“If this is the case then I would have expected Phoenix Life to raise this with me and this would have been very helpful in the industry fight against pensions liberation. I could have stopped this falsification further if it is going on.
“Instead they just refused to acknowledge my request to give my client advice.”
When FTAdviser informed Phoenix Life that Mr Bell disagrees with their claim, a spokesman for the life company said: “As I mentioned before, we reviewed this case and it raised a number of concerns regarding fraud.
“The FCA itself flags that even if a company is registered as an IFA firm, or is not listed on their watch list for fraud, this does not mean there is no risk of a scam.

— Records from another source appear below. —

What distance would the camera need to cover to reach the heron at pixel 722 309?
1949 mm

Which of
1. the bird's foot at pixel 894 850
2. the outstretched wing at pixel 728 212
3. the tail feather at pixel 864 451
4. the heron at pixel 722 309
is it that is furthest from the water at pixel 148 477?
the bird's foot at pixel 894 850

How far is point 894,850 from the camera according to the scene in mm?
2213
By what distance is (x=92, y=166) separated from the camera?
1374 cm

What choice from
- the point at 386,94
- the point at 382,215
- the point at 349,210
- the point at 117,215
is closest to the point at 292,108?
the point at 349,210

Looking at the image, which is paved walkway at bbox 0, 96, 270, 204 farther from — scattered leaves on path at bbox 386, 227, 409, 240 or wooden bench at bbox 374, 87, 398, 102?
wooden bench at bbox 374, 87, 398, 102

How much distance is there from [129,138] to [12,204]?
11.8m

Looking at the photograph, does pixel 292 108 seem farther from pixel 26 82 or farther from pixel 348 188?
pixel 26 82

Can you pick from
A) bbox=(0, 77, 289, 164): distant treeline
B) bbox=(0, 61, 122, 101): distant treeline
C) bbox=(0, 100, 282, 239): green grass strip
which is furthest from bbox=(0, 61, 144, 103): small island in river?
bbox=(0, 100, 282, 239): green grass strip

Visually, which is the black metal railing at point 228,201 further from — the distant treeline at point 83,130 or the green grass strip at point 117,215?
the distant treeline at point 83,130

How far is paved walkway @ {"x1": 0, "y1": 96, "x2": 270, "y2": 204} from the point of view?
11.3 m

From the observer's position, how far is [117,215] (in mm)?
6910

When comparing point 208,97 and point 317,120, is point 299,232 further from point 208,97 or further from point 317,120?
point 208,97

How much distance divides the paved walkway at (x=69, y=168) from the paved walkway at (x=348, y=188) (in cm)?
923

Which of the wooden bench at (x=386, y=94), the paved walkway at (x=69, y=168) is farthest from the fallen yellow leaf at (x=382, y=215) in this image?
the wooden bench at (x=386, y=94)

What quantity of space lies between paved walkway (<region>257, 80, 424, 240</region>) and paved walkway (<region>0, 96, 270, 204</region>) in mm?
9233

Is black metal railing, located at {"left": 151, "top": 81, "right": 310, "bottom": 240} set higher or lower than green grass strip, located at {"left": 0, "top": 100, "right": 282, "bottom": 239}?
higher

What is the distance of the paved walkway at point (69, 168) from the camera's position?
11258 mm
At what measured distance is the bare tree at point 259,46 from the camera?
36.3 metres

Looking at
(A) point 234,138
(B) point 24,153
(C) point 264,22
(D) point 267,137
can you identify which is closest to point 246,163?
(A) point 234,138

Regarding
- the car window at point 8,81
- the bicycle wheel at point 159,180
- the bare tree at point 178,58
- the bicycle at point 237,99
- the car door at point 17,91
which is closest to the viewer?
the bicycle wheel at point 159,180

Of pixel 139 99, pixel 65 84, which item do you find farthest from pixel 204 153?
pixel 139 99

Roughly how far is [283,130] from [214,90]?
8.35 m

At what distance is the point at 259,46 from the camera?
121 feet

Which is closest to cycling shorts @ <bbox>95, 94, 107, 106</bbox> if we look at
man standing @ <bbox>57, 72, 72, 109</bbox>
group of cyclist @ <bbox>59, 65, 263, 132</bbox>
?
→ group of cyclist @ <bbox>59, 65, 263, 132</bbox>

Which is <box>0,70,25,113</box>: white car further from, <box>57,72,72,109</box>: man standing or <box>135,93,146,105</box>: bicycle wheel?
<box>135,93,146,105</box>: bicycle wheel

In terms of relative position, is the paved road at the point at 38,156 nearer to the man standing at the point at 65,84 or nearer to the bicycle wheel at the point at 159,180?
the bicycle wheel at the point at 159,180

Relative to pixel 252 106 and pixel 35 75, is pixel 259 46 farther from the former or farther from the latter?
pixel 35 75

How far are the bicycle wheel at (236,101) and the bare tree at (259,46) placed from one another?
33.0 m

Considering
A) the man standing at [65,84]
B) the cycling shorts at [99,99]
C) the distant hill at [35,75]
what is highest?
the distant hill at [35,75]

“We have made Mr Bell aware through communications to him that we had concerns about this issue and he has not asked for the explicit reasons behind this.
“We are happy to explain this to him if he contacts us directly but clearly this is a sensitive issue which we do not think is appropriate to discuss via a third party.”
Mr Bell made an official complaint about Phoenix Life to the FCA on the 28 October, which argued the firm was denying his client fundamental rights to take pensions advice from a qualified individual.
The FCA said in a response to his complaint: “As you’ll be aware, we do regulate Phoenix Life. So, I can assure you that I’ve passed your email to our relevant supervisory area that monitors the firm in question, for their consideration.
“I’m unable to comment specifically about how we may use the information you’ve kindly given us, as we’re prevented from doing so by confidentiality restrictions under section 348 of the Financial Services and Markets Act 2000 (FSMA).
“I can assure you that your information will be carefully considered before any appropriate decision is taken.”
Mr Bell has been an independent financial adviser since 2008.
Prior to that he worked in Standard Life’s consultant actuary division for five years and prior to that Barclays Corporate Pensions for three years.